— Text —
*-*-*

So I will respond on list with the gist of what we just discussed on the 
telechat with the authors and chairs: my position, which is (for now) supported 
by other ADs, is that there should be no harm in copying the text that defines 
the Recommended=N choice for the benefit of both readers of the future RFC so 
the comparison of texts isn't so different when their values are the same, and 
and benefit of document authors who take a dependency on this. This has been 
left to Deb's response when she returns from time off with no decision being 
made.   
  

  
To your specific point about =N being the default: that makes sense to me as an 
IETF process, but I'm not convinced this is so obvious to someone reading the 
registry, especially the nuance about pre and post 9847 values having different 
implications.   
  

  

  
  
  
  
>   
> On Jul 2, 2026 at 07:52, John Mattsson  <[email protected]>  wrote:
>   
>     
>  Tommy Jensen wrote:
>   
>   >As it stands, I cannot in good faith agree this document is ready for 
> publication when the only other RFC (9963) to define Recommended=N values in 
> this registry not published through ISE (and therefore lacks the "IETF 
> doesn't endorse this" language) went to great lengths to explain why it is 
> =N, but this document says absolutely nothing about it. That creates a very 
> obvious difference in the documents with =N entries, where all but one 
> explicitly tell the reader it isn't endorsed or it normatively must/should 
> not be used in the default case.
>   
>   
>   
>  I don't think an ISE document should set any precedent for working group 
> documents.
>   
>   
>   
>  This is also not the first working group document to use RECOMMENDED = N. 
> draft-ietf-tls-ecdhe-mlkem, the first working group document to be published 
> after RFC 9847, does the same. RFC 9847 significantly revised the definitions 
> of Y and N and introduced RECOMMENDED = D, so registrations made before RFC 
> 9847 have limited relevance.
>   
>   
>   
>  People may have different views, but my view is that RECOMMENDED = N does 
> not require any explanation, whereas RECOMMENDED = Y and RECOMMENDED = D do. 
> I see RECOMMENDED = N as the new default.

*-*-*

— Supplied information —

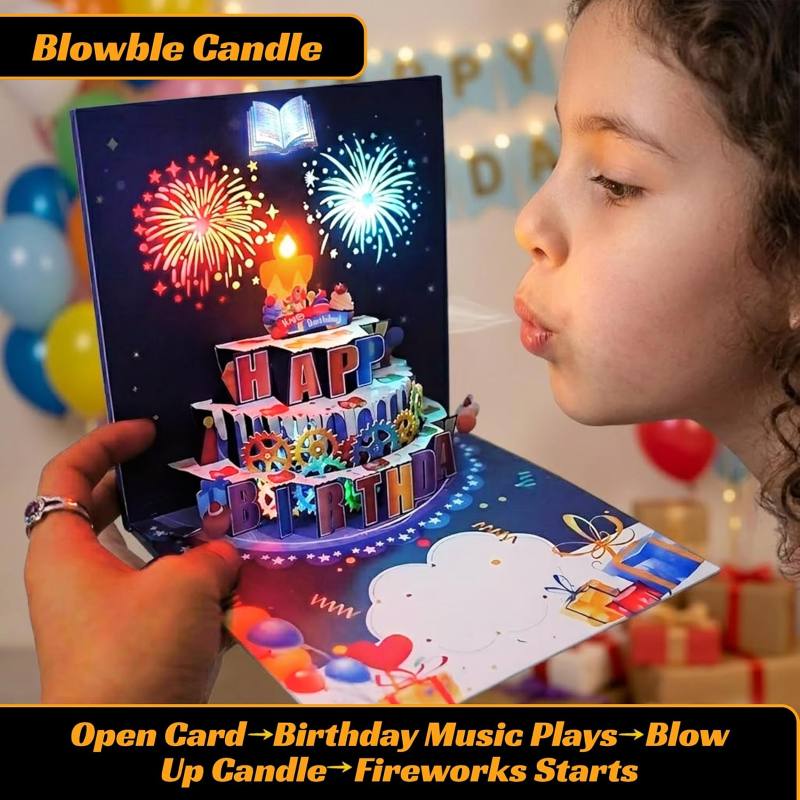 CakeMagic | 3D Musical Birthday Card with Lights, Music & Pop Up Fireworks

*-*-*

— What needs to be done —
Answer these questions from the email:
1. Whose response was the matter left to, pending her return from time off?
2. Which working group document is named as the first to be published after RFC 9847?
3. Which new value did RFC 9847 introduce?

— Exercise output —
1. Deb's
2. draft-ietf-tls-ecdhe-mlkem
3. RECOMMENDED = D